# Cutting box joints on long boxes



## JJohnston (May 22, 2009)

I've got a project in mind that's essentially a box 5 to 5.5 feet long and about 10" high and wide. How would one handle side pieces this long in order to cut box joints?


----------



## CanadaJeff (Jul 8, 2008)

With a size that big, my first thought would be forget the power tools and grab a few saws. If you want to go with power tools I would suggest using a dovetail jig with a straight bit.


----------



## LesB (Dec 21, 2008)

Not knowing what tools you have available leaves this question wide open.
There are several commercial dovetail/box joint jigs out there you could use with a router. The best one probably being a Leigh (expensive). They would be the best and easiest. 
With care and good supporting jig it could be done on a table saw or with a band saw and chisel.

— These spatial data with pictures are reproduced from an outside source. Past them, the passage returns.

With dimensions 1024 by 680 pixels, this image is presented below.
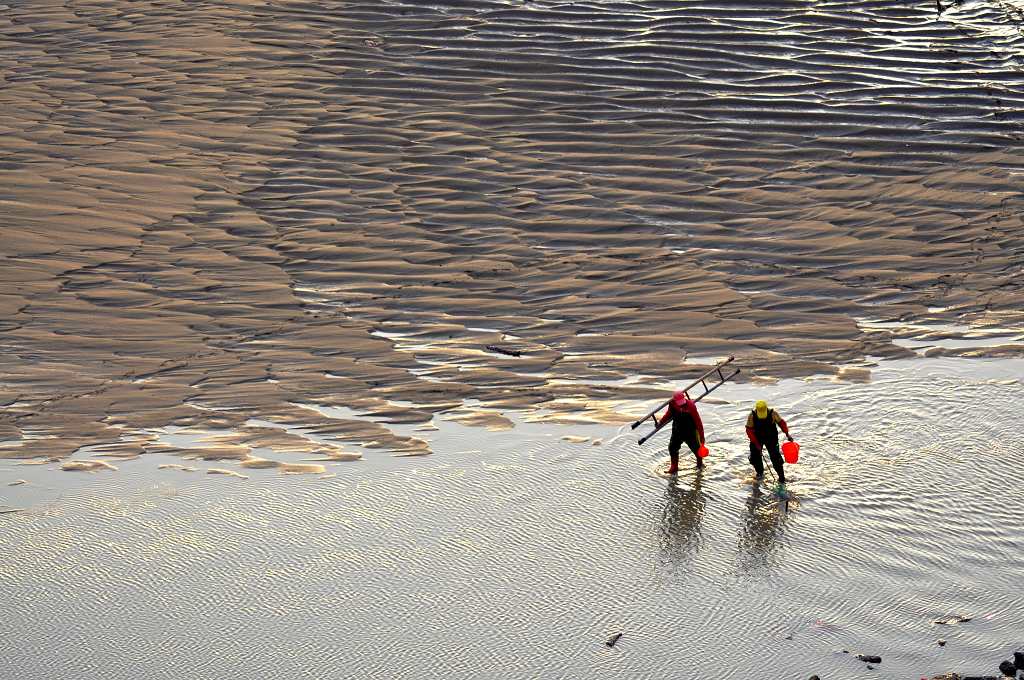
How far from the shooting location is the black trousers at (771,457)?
1107 cm

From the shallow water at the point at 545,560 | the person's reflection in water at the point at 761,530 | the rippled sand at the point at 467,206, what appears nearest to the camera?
the shallow water at the point at 545,560

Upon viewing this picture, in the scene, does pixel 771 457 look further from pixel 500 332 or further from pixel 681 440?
pixel 500 332

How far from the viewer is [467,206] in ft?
57.0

Careful cutting with a jig saw and some chisel clean up would work. With some imagination you could most likely come up with a home made jig to guide your router. Sort of an upside down table saw jig. Finally as CanadaJeff says, use a hand saw and clean up with a chisel.


----------



## TopamaxSurvivor (May 2, 2008)

I would cut them by hand just like dovetails. If I was in a hurry, I might use power tools to help me along.


----------



## TopamaxSurvivor (May 2, 2008)

Suppose I should clarify that. I'd cut the first side with power tools, then mark up the second pice for the fitting if I ws in a hurry. Sort of hard to do it by hand with power tools ;-))


----------



## Kindlingmaker (Sep 29, 2008)

Make a clamp on finger jig and use a router… I would try the table saw but I don't have 14 foot ceilings, (just kidding on the table saw). ; )


----------



## JJohnston (May 22, 2009)

Actually, that's the main reason I asked, and left it open-ended. Even if I had a tall jig to hold the long pieces vertically, my ceiling height wouldn't allow it.


----------



## JJohnston (May 22, 2009)

Trying to do it on the table saw, I meant.


----------



## douglas2cats (Mar 31, 2008)

Trying to do this by TS I think I'd try the following. 
Make your llong sides 1 ft longer then machine all 4 sides to width. 
Cut 6" off each end of the long sides then cut box joints on the TS using the normal dado/shop made jig setup as if you were making a 6" x Short side box.
Line up the 6" pieces onto the actual long sides and clamp them down.
Hog out the bulk of th waste with a bearing guided router bit, then switch to handsaws/chisels which can be guided by the 6" box joint cuts.


----------



## JJohnston (May 22, 2009)

Interesting approach. Must resist urge to make "outside the box" joke.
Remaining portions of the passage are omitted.